* Goal
Recast everything from the line containing "What order do" down to the line containing "bbox=[928, 3, 1000, 174]: child in crowd, the" as a Markdown table with the columns Row and Line. Number each line in the Row column, and omit any blank lines.

* Dataset rows

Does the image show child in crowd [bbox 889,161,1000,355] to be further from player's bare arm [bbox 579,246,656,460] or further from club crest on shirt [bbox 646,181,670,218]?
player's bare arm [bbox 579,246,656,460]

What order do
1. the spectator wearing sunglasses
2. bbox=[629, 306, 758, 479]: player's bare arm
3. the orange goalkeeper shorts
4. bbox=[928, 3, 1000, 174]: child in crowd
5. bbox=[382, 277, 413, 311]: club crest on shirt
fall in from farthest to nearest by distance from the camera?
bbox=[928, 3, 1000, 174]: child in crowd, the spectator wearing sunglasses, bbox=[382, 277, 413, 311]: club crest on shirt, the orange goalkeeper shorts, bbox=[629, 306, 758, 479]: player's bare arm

==

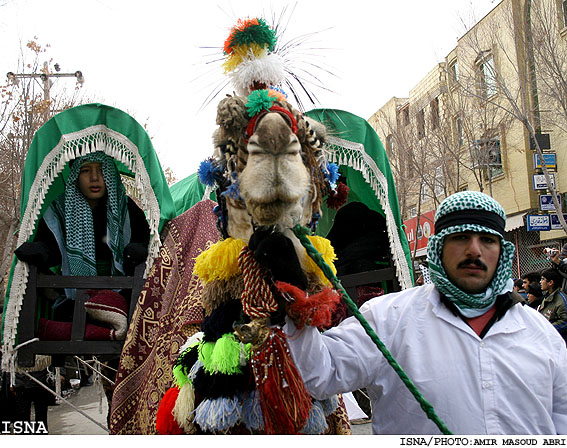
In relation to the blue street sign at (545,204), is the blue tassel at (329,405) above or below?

---

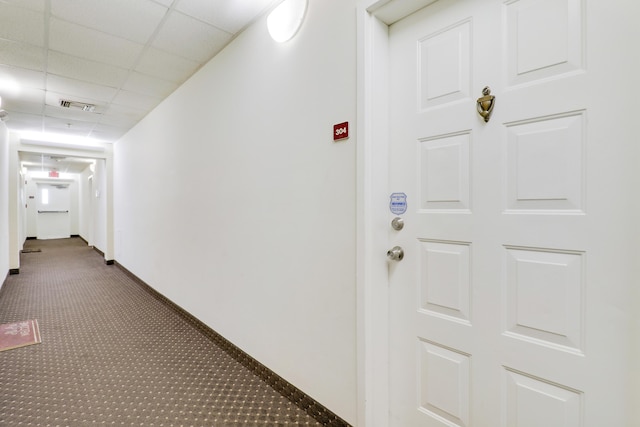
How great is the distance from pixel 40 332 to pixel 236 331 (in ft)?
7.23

* Reply to the exercise
| Row | Line |
|---|---|
| 1 | What order do |
| 2 | 1. the spectator wearing sunglasses |
| 3 | 2. bbox=[629, 306, 758, 479]: player's bare arm |
| 4 | 3. the orange goalkeeper shorts |
| 5 | 4. bbox=[928, 3, 1000, 174]: child in crowd |
| 6 | 5. bbox=[382, 277, 413, 311]: club crest on shirt |
| 7 | fall in from farthest to nearest by distance from the camera? |
| 8 | bbox=[928, 3, 1000, 174]: child in crowd, the spectator wearing sunglasses, bbox=[382, 277, 413, 311]: club crest on shirt, the orange goalkeeper shorts, bbox=[629, 306, 758, 479]: player's bare arm |